Exhibit 1: Self-talk patterns Fostering a growth mindset

Though we think things will change by first altering our behaviors, this is like taking care of a plant by massaging the leaves, rather than looking at the soil and roots. Like the soil and roots, behavior redirection starts with an evaluation of mindset and beliefs and working to evaluate personal mindset before acting. In this self-study, we will be evaluating three inner voices that influence our attitudes and behaviors. Some of these voices are very positive and encouraging, others are negative and disparaging. By choosing which inner voice we follow more, we can alter who we listen to and ultimately start redirecting to more positive voices.

The three inner voices

"Sometimes your biggest critic is you"

Inner Critic

Definition: The Inner Critic judges self, blames self, complains about self, and demeans self. Its positive intention is to protect self from failure, but the actual result is either a partial attempt or no attempt at all.

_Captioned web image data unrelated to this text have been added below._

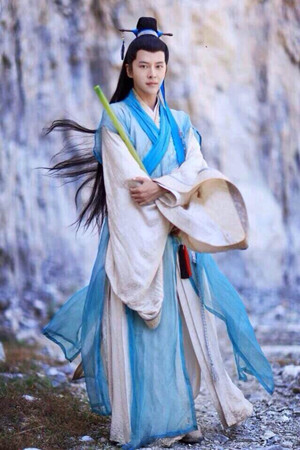 《蓬莱八仙》首曝片花 徐海乔成最具仙气韩湘子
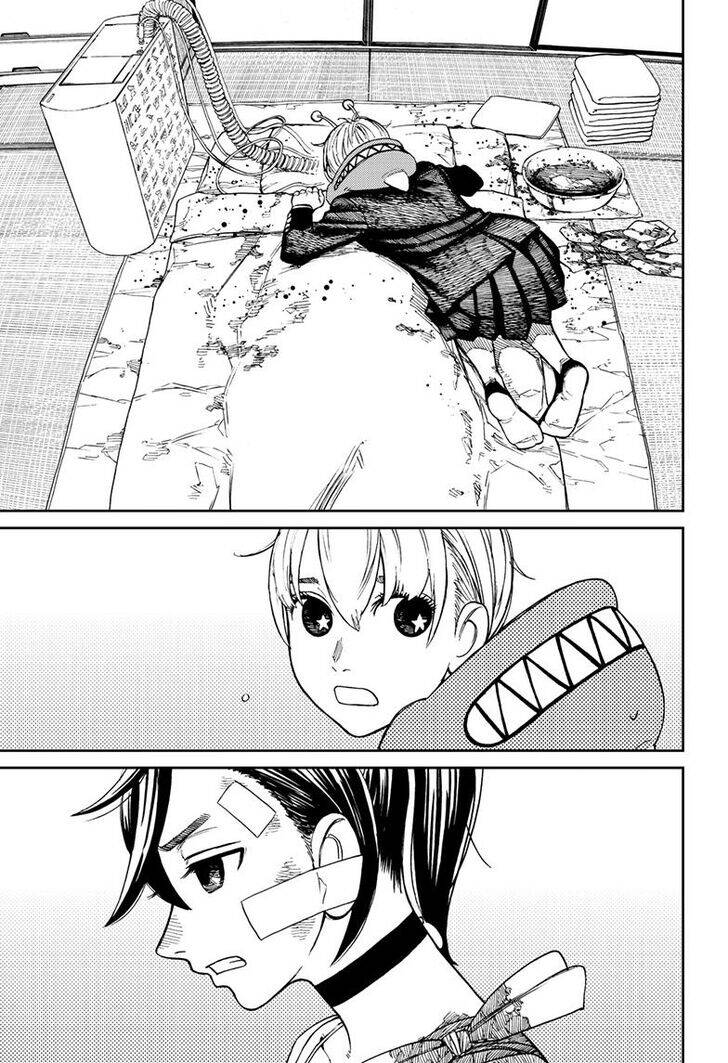 Vũ Trang Siêu Nhiên Chap 88 - Next Chap 89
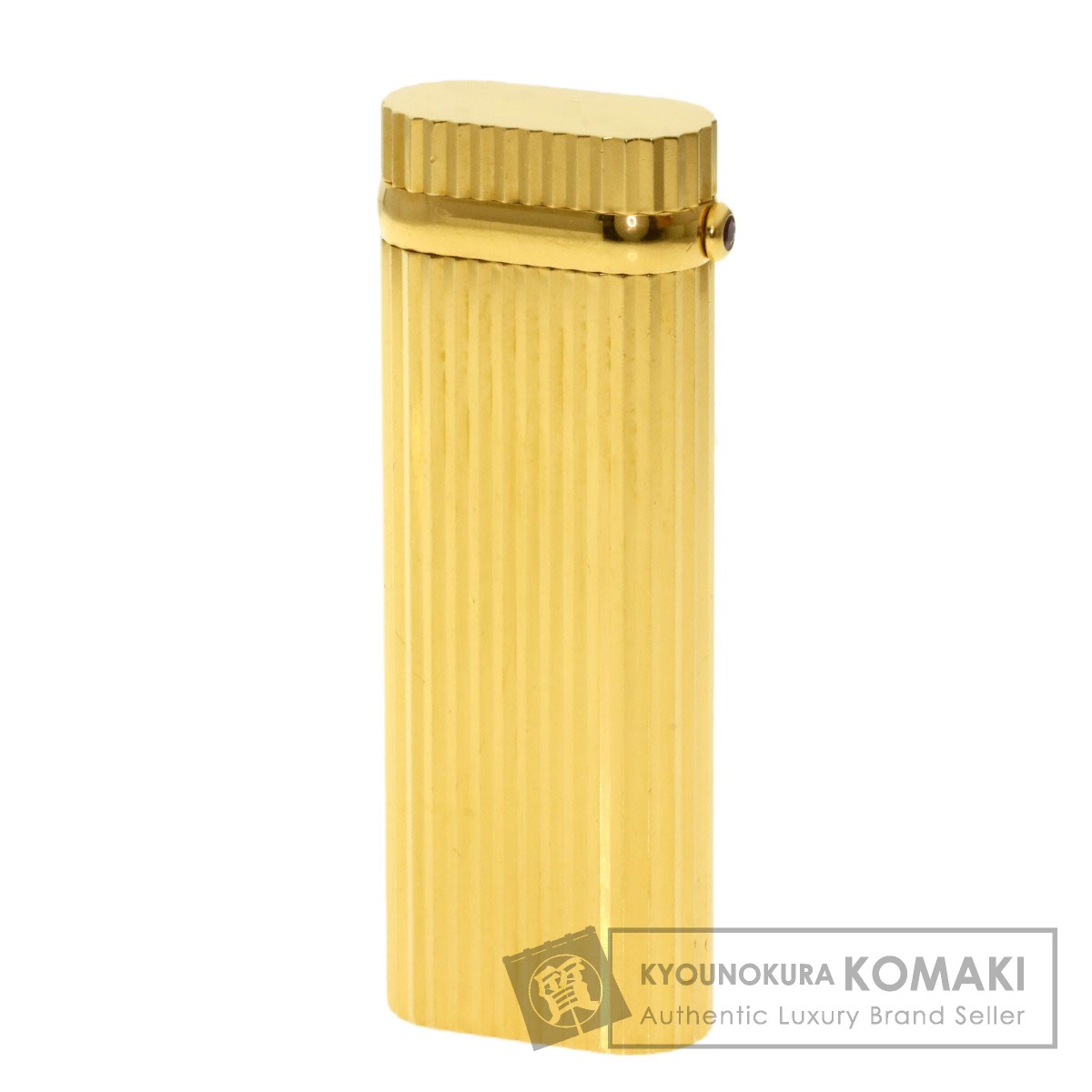 楽天市場】カルティエ CA120011 ガス ルビー ライター 金属製 メンズ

"Sometimes it feels like the problem is everyone but you"

Inner Defender:

Definition: The Inner Defender judges others, then blames them before self-assessment takes place. Once blaming an external takes place, complaining about the external and demeaning the external replaces problem-solving and escape occurs. Its positive intention seems to be fending off criticism and punishment from others.

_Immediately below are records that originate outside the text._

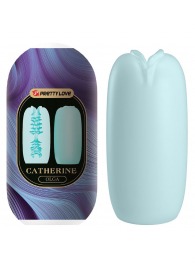 Голубой мастурбатор-вагина Olga - Baile - в Бердске купить с доставкой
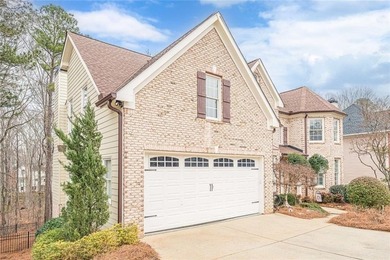 Executive home in the Brookstone golf country club community on Brookstone Golf and Country Club in Georgia - for sale on GolfHomes.com, golf home, golf lot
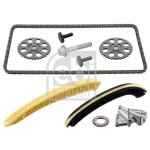 FEBI Eksantrik Zincir Seti 03E198229AS1 – 30607 / OEM 03E 198 229 A S1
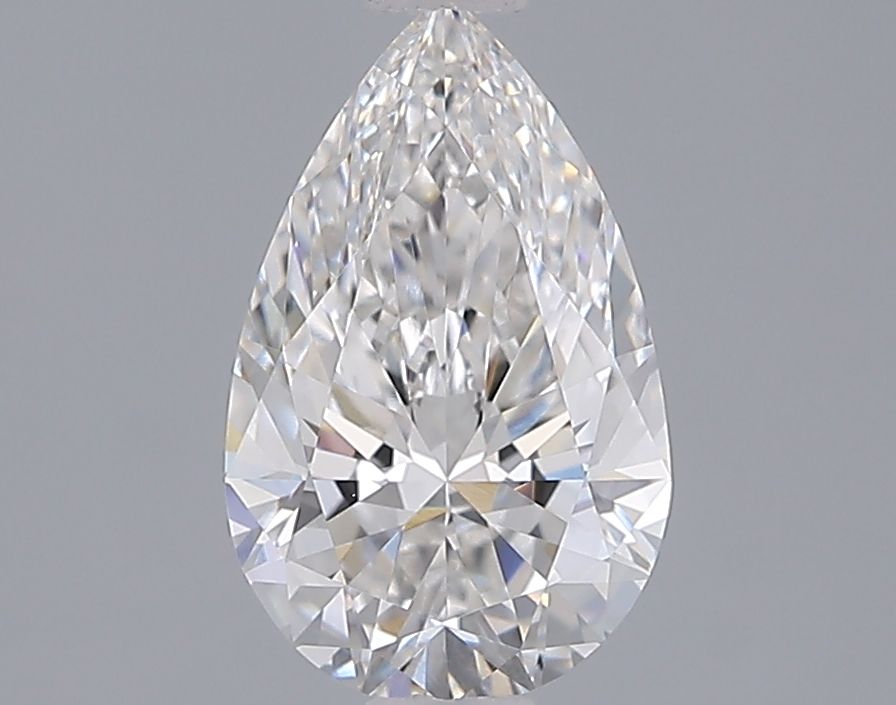 1.54 ct. pear Lab Grown Diamond front image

"Honest self-reflection is key"

Inner Guide:

Definition: The Inner Guide offers an objective and wise perspective about ourselves and others. It doesn’t self-demean; it doesn’t attack. Our inner guide tells us the absolute truth and allows us to be more conscious of reality, other people, and ourselves.

Reflection:

If I were to summarize my default inner voices, I'd say it's two part tragedy starting with inner-defender followed by inner-critic. My folks once told me "A small minded individual blames other people, and average minded individual blames entropy of circumstance, and a high minded person asks what can be solved". To say the least, my mindset has always been a walking tour through the first two. When the world fails to deliver on my expectations, the first man I vilify is always myself, and over time, the only man to blame is myself. But instead of working through a solution, I typically fall into the trap of self-loathing. This is also a pretty bad trap to fall into; self-loathing in a sense, is just another way to rationalize why the only outcome was failure. If I can convince myself i'm incompetent, then I have no reason to believe there was ever a positive outcome

"I failed because my teacher is incompetent" or "I failed because I am incompetent"

The inner voice that always gets conveniently left out is inner-guide; or an honest evaluation of our failures and potential solutions. When I'd failed a test, I'd usually blame the curriculum, and then myself, and the then that would be the end. What I should be doing, is asking questions.

"Why did I fail"

"-and how can fix this?"

By asking and exploring these simple ideas, I can start to see positive growth through failure, and potentially increase odds of success.